According to the Knight Ridder Newspapers, in February 2003, an
Israeli delegation has requested an extra $4-5 billion in military
aid over the next 2-3 years plus $8 billion in loan guarantees.
Israel, the largest American foreign and military aid recipient, is
already collecting c. $3 billion annually. It is followed by Egypt
with $1.3 billion a year - another rumored beneficiary of $1 billion
in American largesse.
Turkey stands to receive c. $6 billion for making itself available
(however reluctantly, belatedly, and fitfully) as staging grounds
for the forces attacking Iraq. Another $20 billion in loan
guarantees and $1 billion in Saudi and Kuwaiti oil have been mooted.
In the thick of the tough bargaining, with Turkey demurring and
refusing to grant the USA access to its territory, the International
Monetary Fund - thought by many to be the long arm of US foreign
policy - suddenly halted the disbursement of money under a two years
old standby arrangement with the impoverished country.
It implausibly claimed to have just unearthed breaches of the
agreement by the Turkish authorities. This systemic non-compliance
was being meticulously chronicled - and scrupulously ignored by the
IMF - for well over a year now by both indigenous and foreign media
alike.
Days after a common statement in support of the American stance, the
IMF clinched a standby arrangement with Macedonia, the first in two
turbulent years. On the same day, Bulgaria received glowing - and
counterfactual - reviews from yet another IMF mission, clearing the
way for the release of a tranche of $36 million out of a loan of
$330 million. Bulgaria has also received $130 million in direct US
aid between 2001-3, mainly through the Support for East European
Democracy (SEED) program.
But the IMF is only one tool in the administration's shed. President
Bush has increased America's foreign aid by an unprecedented 50
percent between 2003-6 to $15 billion. A similar amount was made
available between 2003-8 to tackle AIDS, mainly in Africa.
Half this increase was ploughed into a Millennium Challenge Account.
It will benefit countries committed to democracy, free trade, good
governance, purging corruption and nurturing the private sector. By
2005, the Account contained close to $5 billion and is being
replenished annually to maintain this level.
This expensive charm offensive was intended to lure and neutralize
the natural constituencies of the pacifistic camp: non government
organizations, activists, development experts, developing countries
and international organizations.
As the war drew nearer, the E10 - the elected members of the
Security Council - also cashed in their chips.
The United States has softened its position on trade tariffs in its
negotiations of a free trade agreement with Chile.
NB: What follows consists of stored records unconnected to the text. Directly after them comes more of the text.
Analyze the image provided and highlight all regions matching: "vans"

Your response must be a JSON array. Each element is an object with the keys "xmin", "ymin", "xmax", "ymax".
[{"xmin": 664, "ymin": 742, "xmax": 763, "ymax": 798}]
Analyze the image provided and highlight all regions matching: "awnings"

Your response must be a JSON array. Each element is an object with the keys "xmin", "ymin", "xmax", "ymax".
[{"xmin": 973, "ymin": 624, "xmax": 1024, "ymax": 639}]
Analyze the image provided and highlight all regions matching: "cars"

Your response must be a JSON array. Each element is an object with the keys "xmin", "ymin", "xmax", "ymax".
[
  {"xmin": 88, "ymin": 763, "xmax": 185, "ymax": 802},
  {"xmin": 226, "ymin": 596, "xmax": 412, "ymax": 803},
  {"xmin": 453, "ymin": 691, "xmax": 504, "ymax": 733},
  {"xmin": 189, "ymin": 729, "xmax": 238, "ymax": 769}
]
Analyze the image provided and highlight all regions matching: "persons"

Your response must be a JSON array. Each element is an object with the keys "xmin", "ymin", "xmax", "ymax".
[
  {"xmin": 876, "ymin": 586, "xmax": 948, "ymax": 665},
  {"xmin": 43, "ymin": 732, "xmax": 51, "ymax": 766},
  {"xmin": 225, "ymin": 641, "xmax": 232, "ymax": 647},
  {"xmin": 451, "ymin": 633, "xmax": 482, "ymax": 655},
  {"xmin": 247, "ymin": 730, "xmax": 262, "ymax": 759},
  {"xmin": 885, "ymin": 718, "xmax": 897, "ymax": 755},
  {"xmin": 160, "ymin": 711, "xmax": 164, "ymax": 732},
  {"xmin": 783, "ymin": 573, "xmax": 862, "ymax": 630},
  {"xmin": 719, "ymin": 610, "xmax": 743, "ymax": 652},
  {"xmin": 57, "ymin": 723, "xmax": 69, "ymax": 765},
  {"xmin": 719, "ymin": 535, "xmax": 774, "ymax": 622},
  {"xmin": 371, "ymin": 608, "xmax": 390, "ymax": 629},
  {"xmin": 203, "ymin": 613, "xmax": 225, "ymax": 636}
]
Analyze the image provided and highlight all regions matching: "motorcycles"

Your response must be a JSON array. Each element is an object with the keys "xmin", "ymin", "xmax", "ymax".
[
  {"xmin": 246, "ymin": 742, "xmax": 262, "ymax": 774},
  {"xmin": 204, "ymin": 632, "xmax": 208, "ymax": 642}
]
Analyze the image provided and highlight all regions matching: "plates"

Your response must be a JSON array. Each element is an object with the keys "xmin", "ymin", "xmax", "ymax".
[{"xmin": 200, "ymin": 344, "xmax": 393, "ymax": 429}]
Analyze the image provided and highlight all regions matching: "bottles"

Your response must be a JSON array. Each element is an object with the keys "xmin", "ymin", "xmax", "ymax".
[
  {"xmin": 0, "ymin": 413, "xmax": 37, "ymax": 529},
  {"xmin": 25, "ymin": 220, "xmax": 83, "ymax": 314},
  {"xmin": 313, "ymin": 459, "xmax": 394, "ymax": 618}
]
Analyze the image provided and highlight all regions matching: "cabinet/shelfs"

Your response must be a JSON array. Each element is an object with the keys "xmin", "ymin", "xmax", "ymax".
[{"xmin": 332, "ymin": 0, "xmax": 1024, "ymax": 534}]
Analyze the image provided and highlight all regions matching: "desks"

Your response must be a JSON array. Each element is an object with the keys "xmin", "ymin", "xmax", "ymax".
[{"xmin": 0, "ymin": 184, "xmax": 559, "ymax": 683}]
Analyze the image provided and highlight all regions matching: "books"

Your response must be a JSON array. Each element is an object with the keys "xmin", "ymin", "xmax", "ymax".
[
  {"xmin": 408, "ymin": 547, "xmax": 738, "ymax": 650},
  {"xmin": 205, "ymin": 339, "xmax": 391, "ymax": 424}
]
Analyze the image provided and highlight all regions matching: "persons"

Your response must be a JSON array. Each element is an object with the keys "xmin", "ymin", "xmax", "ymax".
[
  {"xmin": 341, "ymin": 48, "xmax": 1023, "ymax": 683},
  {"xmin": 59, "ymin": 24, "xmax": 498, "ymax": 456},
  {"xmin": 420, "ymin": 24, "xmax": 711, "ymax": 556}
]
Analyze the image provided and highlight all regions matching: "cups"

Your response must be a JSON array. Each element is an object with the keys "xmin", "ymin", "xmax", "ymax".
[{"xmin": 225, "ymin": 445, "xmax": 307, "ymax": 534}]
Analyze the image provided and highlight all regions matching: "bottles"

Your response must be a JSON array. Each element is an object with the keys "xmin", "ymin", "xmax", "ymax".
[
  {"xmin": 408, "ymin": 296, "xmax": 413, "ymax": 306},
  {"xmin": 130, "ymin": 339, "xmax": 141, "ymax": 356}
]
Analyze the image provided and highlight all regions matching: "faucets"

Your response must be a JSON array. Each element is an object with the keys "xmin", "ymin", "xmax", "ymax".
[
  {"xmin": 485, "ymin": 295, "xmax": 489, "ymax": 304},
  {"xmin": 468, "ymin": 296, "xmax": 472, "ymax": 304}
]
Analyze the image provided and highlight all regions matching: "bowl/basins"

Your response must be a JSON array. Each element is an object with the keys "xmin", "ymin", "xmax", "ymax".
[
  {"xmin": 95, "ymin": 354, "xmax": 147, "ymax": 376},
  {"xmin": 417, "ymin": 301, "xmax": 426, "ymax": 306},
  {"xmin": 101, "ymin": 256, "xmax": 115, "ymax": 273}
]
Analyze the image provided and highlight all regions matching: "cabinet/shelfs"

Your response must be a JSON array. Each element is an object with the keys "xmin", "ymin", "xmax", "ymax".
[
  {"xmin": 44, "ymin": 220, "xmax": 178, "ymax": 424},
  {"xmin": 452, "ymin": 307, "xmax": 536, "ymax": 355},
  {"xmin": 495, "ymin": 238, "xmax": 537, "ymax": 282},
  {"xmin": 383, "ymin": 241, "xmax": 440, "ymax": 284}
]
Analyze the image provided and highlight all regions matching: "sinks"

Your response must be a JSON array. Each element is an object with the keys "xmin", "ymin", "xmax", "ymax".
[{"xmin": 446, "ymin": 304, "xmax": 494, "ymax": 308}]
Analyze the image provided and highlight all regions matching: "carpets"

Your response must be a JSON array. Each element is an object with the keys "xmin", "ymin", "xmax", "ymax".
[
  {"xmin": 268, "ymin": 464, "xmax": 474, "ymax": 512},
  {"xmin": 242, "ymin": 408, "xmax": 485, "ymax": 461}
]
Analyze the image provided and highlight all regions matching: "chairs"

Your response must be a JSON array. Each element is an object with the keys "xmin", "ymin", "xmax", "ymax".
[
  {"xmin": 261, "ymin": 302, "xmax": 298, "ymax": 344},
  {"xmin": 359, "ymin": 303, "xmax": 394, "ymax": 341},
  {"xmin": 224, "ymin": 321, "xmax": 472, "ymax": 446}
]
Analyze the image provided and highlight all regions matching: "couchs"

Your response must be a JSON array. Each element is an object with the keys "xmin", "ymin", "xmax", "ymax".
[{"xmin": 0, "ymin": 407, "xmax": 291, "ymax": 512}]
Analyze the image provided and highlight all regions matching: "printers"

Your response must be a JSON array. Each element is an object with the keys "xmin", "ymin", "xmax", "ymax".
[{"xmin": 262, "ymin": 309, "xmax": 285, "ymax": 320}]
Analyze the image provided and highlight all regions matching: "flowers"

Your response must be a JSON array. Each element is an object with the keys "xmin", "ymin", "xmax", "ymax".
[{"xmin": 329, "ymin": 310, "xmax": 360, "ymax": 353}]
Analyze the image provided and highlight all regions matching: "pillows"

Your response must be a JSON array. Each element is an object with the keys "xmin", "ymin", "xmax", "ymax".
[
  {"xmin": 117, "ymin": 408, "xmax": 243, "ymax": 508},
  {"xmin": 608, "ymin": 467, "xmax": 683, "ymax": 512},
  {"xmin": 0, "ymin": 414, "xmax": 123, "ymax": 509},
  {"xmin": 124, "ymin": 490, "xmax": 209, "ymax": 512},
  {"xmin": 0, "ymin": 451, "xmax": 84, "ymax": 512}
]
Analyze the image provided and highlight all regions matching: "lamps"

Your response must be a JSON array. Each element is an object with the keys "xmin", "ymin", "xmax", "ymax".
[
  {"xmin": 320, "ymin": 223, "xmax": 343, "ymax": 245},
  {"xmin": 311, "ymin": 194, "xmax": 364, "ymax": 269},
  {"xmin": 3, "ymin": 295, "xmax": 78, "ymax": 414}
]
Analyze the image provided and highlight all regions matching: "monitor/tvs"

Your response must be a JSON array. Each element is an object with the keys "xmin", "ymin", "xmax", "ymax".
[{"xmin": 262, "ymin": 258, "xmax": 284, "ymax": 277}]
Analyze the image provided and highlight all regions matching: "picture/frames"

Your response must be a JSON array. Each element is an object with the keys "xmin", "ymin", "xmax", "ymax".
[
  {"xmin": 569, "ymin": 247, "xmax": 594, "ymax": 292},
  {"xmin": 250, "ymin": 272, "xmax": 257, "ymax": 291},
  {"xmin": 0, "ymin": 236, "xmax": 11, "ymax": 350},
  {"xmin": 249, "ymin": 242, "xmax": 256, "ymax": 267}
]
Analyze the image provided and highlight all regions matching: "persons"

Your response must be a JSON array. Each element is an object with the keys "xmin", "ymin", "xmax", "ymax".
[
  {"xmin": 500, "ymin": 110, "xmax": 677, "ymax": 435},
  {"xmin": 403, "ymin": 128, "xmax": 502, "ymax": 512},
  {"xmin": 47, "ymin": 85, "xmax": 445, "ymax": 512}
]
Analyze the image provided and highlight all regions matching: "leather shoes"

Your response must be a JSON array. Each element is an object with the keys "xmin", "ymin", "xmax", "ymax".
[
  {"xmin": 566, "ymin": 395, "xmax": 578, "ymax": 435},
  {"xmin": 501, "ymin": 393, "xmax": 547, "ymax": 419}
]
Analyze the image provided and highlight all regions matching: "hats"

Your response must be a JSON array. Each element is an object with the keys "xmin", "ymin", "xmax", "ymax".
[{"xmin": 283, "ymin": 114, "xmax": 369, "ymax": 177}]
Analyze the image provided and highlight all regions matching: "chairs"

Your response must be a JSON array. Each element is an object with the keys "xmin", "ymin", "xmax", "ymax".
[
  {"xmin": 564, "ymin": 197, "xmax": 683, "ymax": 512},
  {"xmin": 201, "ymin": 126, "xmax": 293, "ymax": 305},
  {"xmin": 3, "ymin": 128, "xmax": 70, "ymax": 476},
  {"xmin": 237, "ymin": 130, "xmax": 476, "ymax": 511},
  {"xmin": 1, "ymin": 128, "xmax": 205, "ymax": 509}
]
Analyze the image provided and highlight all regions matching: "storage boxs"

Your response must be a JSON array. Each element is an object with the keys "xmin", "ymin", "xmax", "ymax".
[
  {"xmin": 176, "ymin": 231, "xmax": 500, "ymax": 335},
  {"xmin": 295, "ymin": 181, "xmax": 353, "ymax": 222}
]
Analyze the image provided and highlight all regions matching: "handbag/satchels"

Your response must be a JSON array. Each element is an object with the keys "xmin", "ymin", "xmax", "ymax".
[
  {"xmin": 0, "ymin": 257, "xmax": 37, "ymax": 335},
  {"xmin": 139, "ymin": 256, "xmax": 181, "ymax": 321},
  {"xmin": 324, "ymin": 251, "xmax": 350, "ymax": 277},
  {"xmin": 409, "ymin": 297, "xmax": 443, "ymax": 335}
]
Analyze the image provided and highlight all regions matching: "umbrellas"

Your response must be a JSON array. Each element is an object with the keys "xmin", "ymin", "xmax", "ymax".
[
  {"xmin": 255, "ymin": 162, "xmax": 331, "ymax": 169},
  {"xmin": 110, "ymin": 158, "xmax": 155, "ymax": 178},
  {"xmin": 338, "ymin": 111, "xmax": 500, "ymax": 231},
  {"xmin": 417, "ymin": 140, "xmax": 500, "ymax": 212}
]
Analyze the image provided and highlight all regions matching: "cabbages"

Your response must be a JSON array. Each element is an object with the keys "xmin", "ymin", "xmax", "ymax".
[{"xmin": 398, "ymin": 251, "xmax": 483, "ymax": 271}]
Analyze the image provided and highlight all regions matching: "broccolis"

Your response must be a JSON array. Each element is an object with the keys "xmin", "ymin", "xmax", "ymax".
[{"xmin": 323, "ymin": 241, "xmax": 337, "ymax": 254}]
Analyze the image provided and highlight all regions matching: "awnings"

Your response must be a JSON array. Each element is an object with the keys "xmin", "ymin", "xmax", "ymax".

Immigration
regulations were relaxed to allow in more Mexican seasonal workers.
Chile received $2 million in military aid and Mexico $44 million in
development finance.
US companies cooperated with Angola on the development of offshore
oilfields in the politically contentious exclave of Cabinda. Guinea
and Cameroon absorbed dollops of development aid. Currently, Angola
receives c. $19 million in development assistance.
Cameroon already benefits from military training and surplus US arms
under the Excess Defense Articles (EDA) program as well as enjoying
trade benefits in the framework of the Africa Growth and Opportunity
Act. Guinea gets c. $26 million in economic aid annually plus $3
million in military grants and trade concessions.
The United States has also pledged to cause Iraq to pay its
outstanding debts, mainly to countries in Central and East Europe,
notably to Russia and Bulgaria. Iraq owes the Russian Federation
alone close to $9 billion. Some of the Russian contracts with the
Iraqi oil industry, thought to be worth dozens of billions of
dollars, may even be honored by the victors, promised the Bush
administration. It reneged on both promises. Debt relief reduced
Iraq's debt by 90% and all Saddam Hussein era contracts were
vitiated.
Thus, the outlays on warfare are likely be dwarfed by the price tag
of the avaricious constituents of president Bush's ramshackle
coalition. New York Times columnist Paul Krugman aptly christened
this mass bribery, "The Martial Plan". Quoting "some observers", he
wrote:
"The administration has turned the regular foreign aid budget into a
tool of war diplomacy. Small countries that currently have seats on
the U.N. Security Council have suddenly received favorable treatment
for aid requests, in an obvious attempt to influence their votes.
Cynics say that the 'coalition of the willing' President Bush spoke
of turns out to be a 'coalition of the bought off' instead'."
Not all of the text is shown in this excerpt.